IN THE HIGH COURT OF SOUTH AFRICA

GAUTENG DIVISION, PRETORIA




(1) REPORTABLE: YES / NO

(2) OF INTEREST TO OTHER JUDGES: YES / NO

(3) REVISED


______________________ _____________________

DATE SIGNATURE



CASE NUMBER: 24580/2019



THUBAKGALE MADIMETJA LUCAS Plaintiff


And



PRASA Defendant

_______________________________________________________________________ Delivered: This judgment was prepared and authored by the Judge whose name is reflected and handed down electronically by circulation to the parties/their legal representatives by email and by uploading it to the electronic file of this matter on Caselines. The date of judgment is deemed to be 13 June 2023 at 10h00


JUDGMENT

_______________________________________________________________________


MAKAMU AJ:


INTRODUCTION

[1] The Plaintiff, Mr Madimetja Lucas Thubakgale who is by combined summons, claim from the Defendant, Passenger Rail Agency of South Africa (PRASA) payment of money in compensation for loss of future income, future medical expenses and general damages for a total amount of R950 000 (Nine hundred and fifty thousand rand)

Parties by agreed to seperate issues, the Court to deal with the merits and quantum was to be determined at a later stage, followed by an order of this Court. The quantum was postponed sine die. The Plaintiff led the evidence of one witness being the plaintiff himself.
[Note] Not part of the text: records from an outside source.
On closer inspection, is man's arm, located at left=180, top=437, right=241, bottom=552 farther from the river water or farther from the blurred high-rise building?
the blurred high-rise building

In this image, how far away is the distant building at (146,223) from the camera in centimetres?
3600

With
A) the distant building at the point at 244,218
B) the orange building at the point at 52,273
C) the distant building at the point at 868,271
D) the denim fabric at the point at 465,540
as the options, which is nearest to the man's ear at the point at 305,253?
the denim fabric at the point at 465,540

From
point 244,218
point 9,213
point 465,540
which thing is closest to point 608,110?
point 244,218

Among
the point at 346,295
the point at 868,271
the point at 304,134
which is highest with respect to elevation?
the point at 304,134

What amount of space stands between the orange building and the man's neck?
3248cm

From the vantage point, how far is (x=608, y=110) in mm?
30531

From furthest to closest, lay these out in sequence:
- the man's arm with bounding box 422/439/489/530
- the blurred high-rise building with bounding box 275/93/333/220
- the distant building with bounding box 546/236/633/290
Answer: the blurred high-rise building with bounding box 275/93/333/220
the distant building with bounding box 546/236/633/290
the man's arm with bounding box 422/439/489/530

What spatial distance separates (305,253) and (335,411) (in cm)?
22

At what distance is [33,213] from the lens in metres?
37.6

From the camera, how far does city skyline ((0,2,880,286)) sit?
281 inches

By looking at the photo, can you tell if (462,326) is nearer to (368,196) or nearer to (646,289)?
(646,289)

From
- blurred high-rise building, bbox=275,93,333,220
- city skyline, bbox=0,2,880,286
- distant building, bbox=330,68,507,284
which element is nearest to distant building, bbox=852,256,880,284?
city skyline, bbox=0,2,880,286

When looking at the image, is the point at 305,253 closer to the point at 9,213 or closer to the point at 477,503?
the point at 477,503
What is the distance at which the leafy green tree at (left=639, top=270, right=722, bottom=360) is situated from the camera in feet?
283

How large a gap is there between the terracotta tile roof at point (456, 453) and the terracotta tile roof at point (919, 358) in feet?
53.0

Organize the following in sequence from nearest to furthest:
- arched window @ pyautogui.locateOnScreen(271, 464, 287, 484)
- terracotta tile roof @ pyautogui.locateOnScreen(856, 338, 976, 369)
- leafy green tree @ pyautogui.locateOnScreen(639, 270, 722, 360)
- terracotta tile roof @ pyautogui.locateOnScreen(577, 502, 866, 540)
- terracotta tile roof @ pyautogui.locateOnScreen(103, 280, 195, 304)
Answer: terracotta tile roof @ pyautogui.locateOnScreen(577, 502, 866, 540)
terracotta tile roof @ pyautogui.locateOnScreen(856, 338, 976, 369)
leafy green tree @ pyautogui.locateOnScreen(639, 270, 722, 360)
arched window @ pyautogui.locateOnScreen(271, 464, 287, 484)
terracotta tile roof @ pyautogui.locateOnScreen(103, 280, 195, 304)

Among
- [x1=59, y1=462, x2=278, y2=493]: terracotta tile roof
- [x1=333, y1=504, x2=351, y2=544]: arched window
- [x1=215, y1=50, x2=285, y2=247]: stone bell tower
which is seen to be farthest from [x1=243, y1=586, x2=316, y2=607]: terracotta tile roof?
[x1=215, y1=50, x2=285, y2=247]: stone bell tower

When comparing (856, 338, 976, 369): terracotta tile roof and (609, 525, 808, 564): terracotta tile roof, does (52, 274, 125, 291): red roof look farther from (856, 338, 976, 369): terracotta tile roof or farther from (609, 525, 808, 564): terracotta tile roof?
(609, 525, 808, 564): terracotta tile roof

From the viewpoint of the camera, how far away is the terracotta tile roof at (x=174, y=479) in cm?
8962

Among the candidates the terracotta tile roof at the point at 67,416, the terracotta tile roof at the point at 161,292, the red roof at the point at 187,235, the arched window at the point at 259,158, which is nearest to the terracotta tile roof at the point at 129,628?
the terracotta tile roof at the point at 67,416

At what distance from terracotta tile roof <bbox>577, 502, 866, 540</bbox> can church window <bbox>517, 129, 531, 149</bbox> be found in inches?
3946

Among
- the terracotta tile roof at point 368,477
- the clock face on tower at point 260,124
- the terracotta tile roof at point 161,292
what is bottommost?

[2] Mr Madimetja Lucas Thubakgale testified that he was employed by City of Tshwane stationed at Mamelodi West in roads and storm water section. He took a bus from Soshanguve Block X to Mabopane train station, he arrived at 4h20am. He waited for the train at platform 8. However, when the train came, entered at platform 5. He together with other commuters moved to platform 5 to board the train. When he was about to reach the train, he was tripped by unknown individual or individuals who were part of the commuters that made him to fall down.


[3] He struggled to get up due to people who were boarding the train, until the train started to leave after all the passengers boarded the train. He was caught on his clothing by the train which dragged him for few meters before stopping. In the meantime, he fell below the platform but fortunately no part of his body fell under the moving train. He suffered chest and ribs injuries. He was taken by an ambulance to the nearest hospital for further treatment.


[4] He further testified that had the train not snag him and pull him he would not have suffered the injuries he sustained. He further stated that had the employees of PRASA not moved the train he would not have suffered those injuries although he was already on the ground as a result of having been tripped or pushed by fellow commuters.


[5] At the close of Plaintiff’s case Adv. Jordaan for the defendant brought an application for absolution from the instance as the evidence of the plaintiff did not prove his claim on the balance of probability. Adv. Mphela for the plaintiff opposed the application. The Court gave a ruling dismissing the application for absolution from the instance summarily.


[6] Two witnesses testified on behalf of the defendant’s case, Paulina Machweni Mohwadiba who used to be a security officer deployed at Mabopane train station by a private company contracted to PRASA was on duty on the 30th of July 2018, when the incident/accident happened. It suffices to say that she was no longer working as security officer contracted to PRASA. There were two trains which arrived earlier before this one in platform 8 The train in question was then directed to platform 5. There was no public announcement for such a change. The driver alighted and proceeded to the back of the train as it had to go back to Mamelodi and then he was at the head of the train. The Metrorail guard proceeded to the head which turned to be the back of the train, as it was to go back to the direction it came from.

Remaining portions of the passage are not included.